Un an plus tard, en 1952, éclate l’affaire du « complot des blouses
blanches » qui va défrayer la chronique mondiale, où l’on accuse les
médecins de l’entourage de Staline – très précisément neuf, dont six
d’origine juive – d’avoir assassiné deux dirigeants soviétiques et d’avoir
prévu d’en liquider d’autres. L’important, à l’époque, est d’être sur la liste
des cibles pour ne pas être suspect… Au Politburo, Staline élève le ton :
« Tout sioniste est l’agent du service de renseignement américain. Les
nationalistes juifs pensent que leur nation a été sauvée par les États-Unis, là
où ils peuvent y devenir riches, bourgeois. Ils pensent qu’ils ont une dette
envers les Américains. Parmi mes médecins, il y a beaucoup de sionistes. »

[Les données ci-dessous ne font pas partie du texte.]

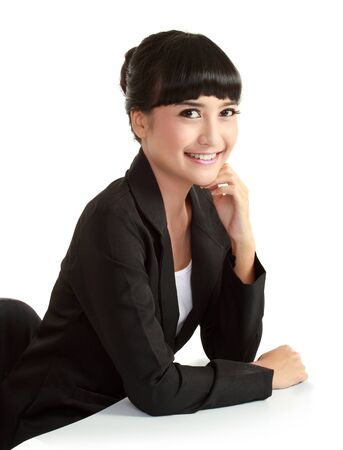 Beautiful smiling businesswoman looking at camera in isolated background photo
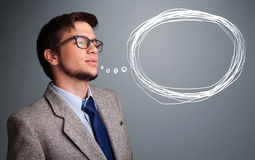 Good-looking man thinking about speech or thought bubble with co Stock Photos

À cet égard, un document conservé aux archives du KGB révèle que
l’élément principal retenu à charge contre un certain nombre d’éminents
praticiens juifs est d’avoir eu « des liens avec une personnalité de renom,
l’artiste du peuple de l’URSS Mikhoëls ». Dans ce document, le comédien
est présenté comme le chef d’un Centre juif nationaliste antisoviétique à la
solde des États-Unis. Ainsi les accusations de terrorisme, de sabotage et
d’espionnage sont-elles fondées sur le simple fait que certains de ces
médecins connaissaient Mikhoëls.
Le temps est venu d’une épuration générale dans les rouages de l’État,
avant l’étape suivante qui devrait être la déportation massive des Juifs.

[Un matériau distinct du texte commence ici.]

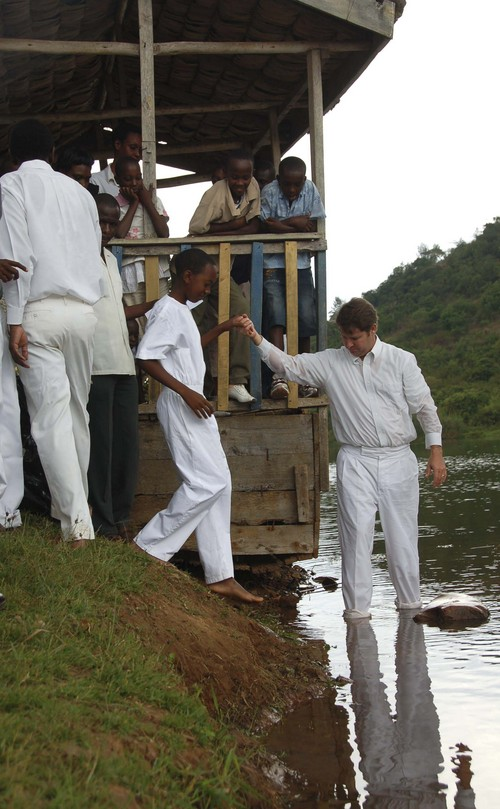 Mike Stack | Courtesy Eric Hyde,  president of the Kigali, Rwanda LDS Branch, helps a new convert into the water for baptism at Lake Muhazi.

Engrenage kafkaïen, où les grands dirigeants des services du renseignement
militaire sont torturés quand ils n’ont pas été violés puis fusillés. Dans le
même temps, on laisse entendre que Lavrenti Beria a caché ses origines
judaïques. Il n’est pas juif, en vérité, mais le fait qu’il cherche à protéger ses
cadres juifs lui est imputé à charge. Il considère que les services secrets de
l’Est ne pourraient plus fonctionner si on les persécutait, de sorte qu’il est
« enjuivé » aux yeux de Staline.
Mais le temps passe, et tandis que les « blouses blanches » sont mises en
accusation début 1953, il ne reste plus guère de temps à vivre au tsar rouge.

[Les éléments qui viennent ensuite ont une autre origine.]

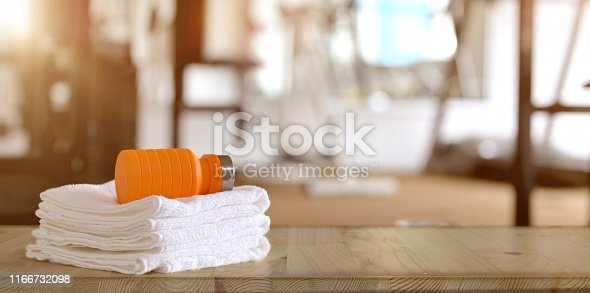 istock Towels and orange sport bottle with gym background 1166732098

Parmi les prévenus figure l’un de ses médecins personnels, Vinogradov, qui
ne saurait appartenir au « Joint », groupe sioniste issu de la communauté
juive américaine, puisqu’il n’est pas juif. Mais que fait-il sur le banc des
accusés ? se demande-t-on à Moscou. En vérité, il a ausculté Staline l’année
précédente et, constatant le délabrement de son état physique, il a eu
l’honnêteté de lui conseiller d’envisager de passer la main. De plus en plus
paranoïaque, Staline a conclu qu’il avait été stipendié par ceux qui
voulaient le marginaliser. Moralité – si l’on peut user ici de cette
expression –, le dictateur s’est quasi autoassassiné : en faisant arrêter
Vinogradov et les praticiens juifs, il a perdu son équipe médicale. En
conséquence, il a été moins bien suivi à la fin de sa vie qu’il ne l’avait été
auparavant.
Les « blouses blanches » ont été en quelque sorte sauvées par le gong.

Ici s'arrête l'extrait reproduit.